A customer friendly approach is essential with the present scenario of the real estate market, believes Samarjit Singh, Managing Director, India homes. He says, “Developers find it challenging to adjust prices as cost of land has been rising. But, with changing dynamics of the market, developers have to understand consumer’s needs too. This step from the Finance Minister is a good wake up call for the entire developer community.”
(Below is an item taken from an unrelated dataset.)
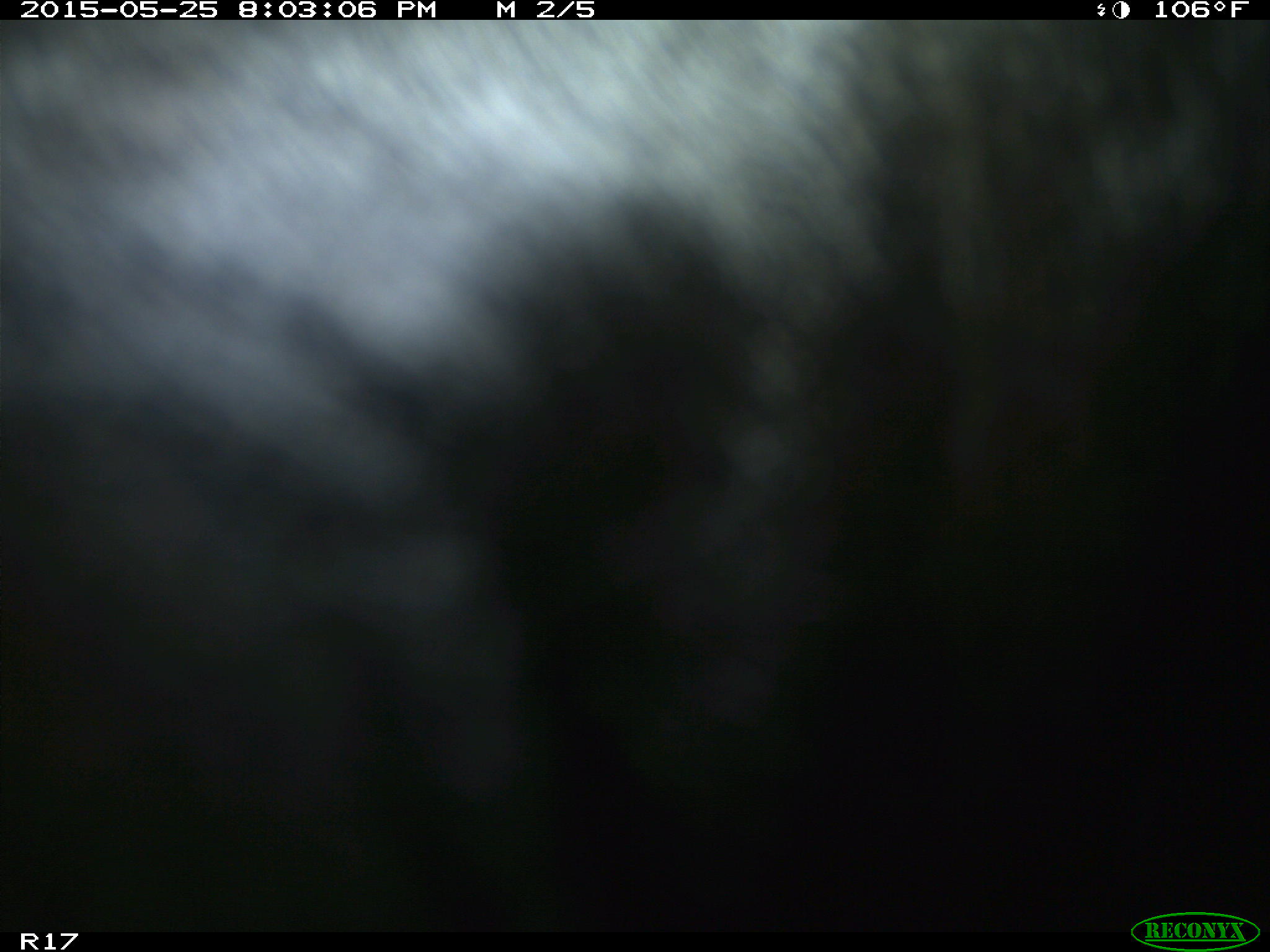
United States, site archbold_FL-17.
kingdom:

Welcoming CREDAI’s suggestion, Sanjay Dutt, EMD – South Asia, Cushman & Wakefield believes that lowering prices by a slight margin, developers might attract demand. He adds, “This will be applicable to locations which are price sensitive. While maximum benefit will be for peripheral and suburban locations where target segments need relief on pricing, given cost dynamics, developers do not have enough margin for significant price corrections.”

Emphasising on the need for Government support on the said proposal, Gopal Sharma, GM, Marketing, Gundecha, opines, “There are certain areas or land that is vacant and can be used to build affordable homes. The market doesn’t work according to how we want it to, it needs demand and supply. Moreover there are several costs involved in construction that have risen considerably.”

A price reduction in existing projects is not possible as cost for development has already been incurred avers Manoj John – VP: Corporate Planning and Strategy, RNA Corp. He says, “There is future opportunity for reducing prices, provided the government supports it by bringing key reforms on bank lending norms to the sector, multi-level taxation and special incentives for affordable housing, reducing cost of approvals.

Dutt concludes, “With estimated housing shortage of 11.8 million units for 2012-2016 and soaring capital values beyond affordable levels, price cuts will give a huge boost to housing demand. A joint effort by the Government, financial institutions and developers may be the only way to find a lasting solution for keeping demand buoyant.”